Stored data:

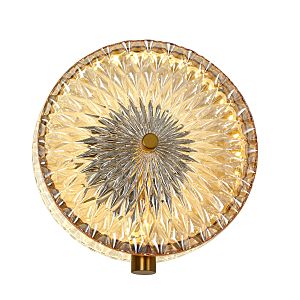 Настенный светильник Slik 4488-2W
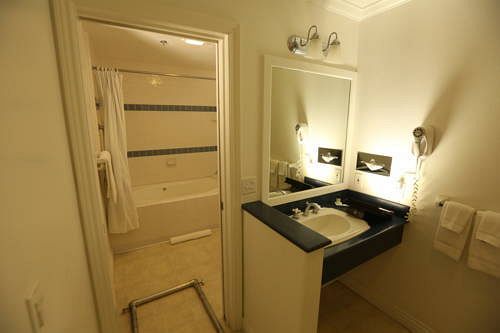 Hotel Atwater  | Avalon | California | United States 10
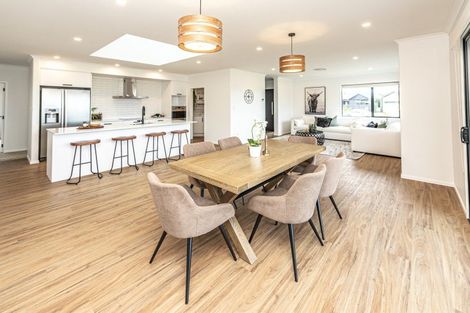 Photo of property in 36 Tirimoana Place, Otamatea, Whanganui, 4501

Task directions: Leave the pictures out and transcribe the remaining material exactly.

Solution:
 Настенный светильник Slik 4488-2W
 Hotel Atwater  | Avalon | California | United States 10
 Photo of property in 36 Tirimoana Place, Otamatea, Whanganui, 4501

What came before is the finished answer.